==== Document passage ====
I took apart my Gateway 750M to clean it. I took out the Hard Drive, Battery, and cooling fan. I cleaned it with canned compressed air and I was sure not to shake the can while spraying so only air would come out. I got a lot of gunk out of the fan (it was making a weird noise) and I put it back together and fire it up only to get:
--
Intel® Boot Agent Version 4.1.08
Copyright © 1997-2002, Intel Corperation
PXE-E61: Media test failure, check cable
PXE-M0F: Exiting Intel Boot Agent.
Operating System not found
--

I changed the boot order in the BIOS so hard drive was first and that just gives me a black screen with a flashing hyphen-cursor in the lop left corner. I put in the windows restore disc and booted from the CD. I selected "format computer" and "yes" to all data being lost. This brought me to the black screen with the hyphen cursor again except the hard drive light notification was on (I don't know the name for the light, the one that comes on when the hard drive is being read...)
====
_Short problem 1:_ Count the lines in the listing below that contain the string "dark", and reply with the number only.
==== Input for this task ====
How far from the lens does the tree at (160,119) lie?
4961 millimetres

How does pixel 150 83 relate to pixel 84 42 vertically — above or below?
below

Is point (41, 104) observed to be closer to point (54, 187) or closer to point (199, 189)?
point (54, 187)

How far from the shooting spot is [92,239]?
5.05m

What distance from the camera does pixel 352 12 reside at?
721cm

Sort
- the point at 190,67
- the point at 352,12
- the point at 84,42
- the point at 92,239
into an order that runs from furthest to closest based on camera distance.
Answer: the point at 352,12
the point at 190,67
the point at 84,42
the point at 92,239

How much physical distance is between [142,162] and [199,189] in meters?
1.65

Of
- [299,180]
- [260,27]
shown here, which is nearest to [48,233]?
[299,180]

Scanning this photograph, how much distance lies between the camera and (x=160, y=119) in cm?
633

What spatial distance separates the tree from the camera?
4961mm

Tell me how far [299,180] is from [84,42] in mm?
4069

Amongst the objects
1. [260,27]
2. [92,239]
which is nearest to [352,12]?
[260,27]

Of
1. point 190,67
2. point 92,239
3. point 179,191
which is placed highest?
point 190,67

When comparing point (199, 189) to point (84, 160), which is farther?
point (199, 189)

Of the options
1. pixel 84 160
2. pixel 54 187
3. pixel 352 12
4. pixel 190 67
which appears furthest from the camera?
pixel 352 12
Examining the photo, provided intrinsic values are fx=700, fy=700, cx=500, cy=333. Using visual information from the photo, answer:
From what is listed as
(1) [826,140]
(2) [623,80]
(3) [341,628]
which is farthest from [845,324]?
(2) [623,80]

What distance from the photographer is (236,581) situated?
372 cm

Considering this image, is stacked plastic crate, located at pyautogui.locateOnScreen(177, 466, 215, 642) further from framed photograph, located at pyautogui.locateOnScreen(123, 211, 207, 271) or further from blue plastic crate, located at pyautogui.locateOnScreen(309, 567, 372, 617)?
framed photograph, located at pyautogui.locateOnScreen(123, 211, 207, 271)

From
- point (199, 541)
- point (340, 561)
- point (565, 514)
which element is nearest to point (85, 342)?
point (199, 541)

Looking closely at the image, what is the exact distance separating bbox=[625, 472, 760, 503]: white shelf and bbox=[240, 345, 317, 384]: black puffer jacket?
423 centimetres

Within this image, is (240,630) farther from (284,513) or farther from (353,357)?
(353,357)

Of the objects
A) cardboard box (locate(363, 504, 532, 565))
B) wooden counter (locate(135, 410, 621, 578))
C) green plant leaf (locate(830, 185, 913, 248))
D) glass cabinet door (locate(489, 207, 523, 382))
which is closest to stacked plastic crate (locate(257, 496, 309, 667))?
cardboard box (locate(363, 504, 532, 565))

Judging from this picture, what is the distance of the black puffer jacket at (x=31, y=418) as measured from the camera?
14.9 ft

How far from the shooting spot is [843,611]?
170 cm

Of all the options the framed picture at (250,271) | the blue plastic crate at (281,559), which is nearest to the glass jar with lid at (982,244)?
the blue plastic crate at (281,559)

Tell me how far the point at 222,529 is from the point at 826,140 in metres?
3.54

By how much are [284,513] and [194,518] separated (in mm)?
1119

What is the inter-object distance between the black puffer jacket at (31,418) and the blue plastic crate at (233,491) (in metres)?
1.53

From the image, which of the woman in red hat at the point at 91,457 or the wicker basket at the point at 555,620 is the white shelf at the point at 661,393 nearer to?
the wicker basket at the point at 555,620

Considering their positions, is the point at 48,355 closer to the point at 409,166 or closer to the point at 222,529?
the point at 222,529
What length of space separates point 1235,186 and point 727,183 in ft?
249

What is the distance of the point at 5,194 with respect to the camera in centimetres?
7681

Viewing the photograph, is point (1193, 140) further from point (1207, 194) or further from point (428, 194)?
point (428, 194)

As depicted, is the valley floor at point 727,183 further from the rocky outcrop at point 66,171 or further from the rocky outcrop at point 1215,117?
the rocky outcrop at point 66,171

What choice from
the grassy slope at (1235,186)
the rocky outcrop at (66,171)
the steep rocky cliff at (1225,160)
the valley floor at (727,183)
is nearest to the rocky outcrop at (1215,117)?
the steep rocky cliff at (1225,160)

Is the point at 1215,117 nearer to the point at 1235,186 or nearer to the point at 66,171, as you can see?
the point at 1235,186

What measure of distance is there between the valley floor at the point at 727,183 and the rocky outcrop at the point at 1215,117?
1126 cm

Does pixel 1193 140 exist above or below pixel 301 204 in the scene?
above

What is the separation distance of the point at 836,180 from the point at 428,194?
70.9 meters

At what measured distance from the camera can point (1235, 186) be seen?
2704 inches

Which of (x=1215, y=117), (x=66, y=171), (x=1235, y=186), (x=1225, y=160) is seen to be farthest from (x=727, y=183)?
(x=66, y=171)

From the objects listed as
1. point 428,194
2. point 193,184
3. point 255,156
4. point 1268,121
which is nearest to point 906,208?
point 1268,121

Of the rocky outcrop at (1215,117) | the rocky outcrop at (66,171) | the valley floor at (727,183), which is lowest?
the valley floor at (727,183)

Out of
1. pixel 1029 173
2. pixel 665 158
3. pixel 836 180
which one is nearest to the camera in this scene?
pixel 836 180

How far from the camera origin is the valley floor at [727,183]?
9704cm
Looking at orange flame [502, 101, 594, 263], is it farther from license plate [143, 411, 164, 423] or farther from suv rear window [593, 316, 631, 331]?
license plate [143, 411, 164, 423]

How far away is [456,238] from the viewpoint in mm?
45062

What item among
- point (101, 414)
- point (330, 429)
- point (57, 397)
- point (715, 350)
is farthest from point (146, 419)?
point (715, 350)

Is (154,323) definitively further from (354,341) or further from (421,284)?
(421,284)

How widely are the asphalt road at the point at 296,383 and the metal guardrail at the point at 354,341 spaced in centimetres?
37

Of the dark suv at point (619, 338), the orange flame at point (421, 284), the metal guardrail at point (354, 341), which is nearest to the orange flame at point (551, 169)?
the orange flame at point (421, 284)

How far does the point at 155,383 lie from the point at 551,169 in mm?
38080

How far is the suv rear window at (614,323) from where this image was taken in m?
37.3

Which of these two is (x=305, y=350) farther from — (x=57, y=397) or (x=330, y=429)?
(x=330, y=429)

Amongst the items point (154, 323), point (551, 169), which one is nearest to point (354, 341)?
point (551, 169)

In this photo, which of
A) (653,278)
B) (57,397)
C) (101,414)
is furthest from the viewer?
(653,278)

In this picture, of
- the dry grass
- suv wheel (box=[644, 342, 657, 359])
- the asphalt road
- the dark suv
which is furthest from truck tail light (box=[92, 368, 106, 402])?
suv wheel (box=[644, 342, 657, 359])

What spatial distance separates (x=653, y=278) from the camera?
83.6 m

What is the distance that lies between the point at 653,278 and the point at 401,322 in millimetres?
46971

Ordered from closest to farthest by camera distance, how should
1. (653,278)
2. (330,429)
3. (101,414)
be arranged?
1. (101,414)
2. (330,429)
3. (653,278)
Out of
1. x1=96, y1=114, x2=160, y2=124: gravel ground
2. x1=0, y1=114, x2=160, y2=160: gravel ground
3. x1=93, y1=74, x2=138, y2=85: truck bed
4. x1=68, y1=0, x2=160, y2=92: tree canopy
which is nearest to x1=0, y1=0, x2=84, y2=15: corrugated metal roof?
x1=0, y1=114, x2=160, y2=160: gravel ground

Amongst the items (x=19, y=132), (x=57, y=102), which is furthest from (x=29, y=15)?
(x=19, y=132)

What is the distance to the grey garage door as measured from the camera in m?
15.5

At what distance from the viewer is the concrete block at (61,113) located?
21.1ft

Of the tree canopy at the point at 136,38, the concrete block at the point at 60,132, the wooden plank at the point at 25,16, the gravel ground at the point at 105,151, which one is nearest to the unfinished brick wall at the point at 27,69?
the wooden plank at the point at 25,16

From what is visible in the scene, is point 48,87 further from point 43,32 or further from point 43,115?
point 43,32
====
_Short problem 2:_ According to the laptop repair post, which three parts were taken out of the Gateway 750M before cleaning?

_Result 1:_ 2

_Result 2:_ The hard drive, the battery, and the cooling fan.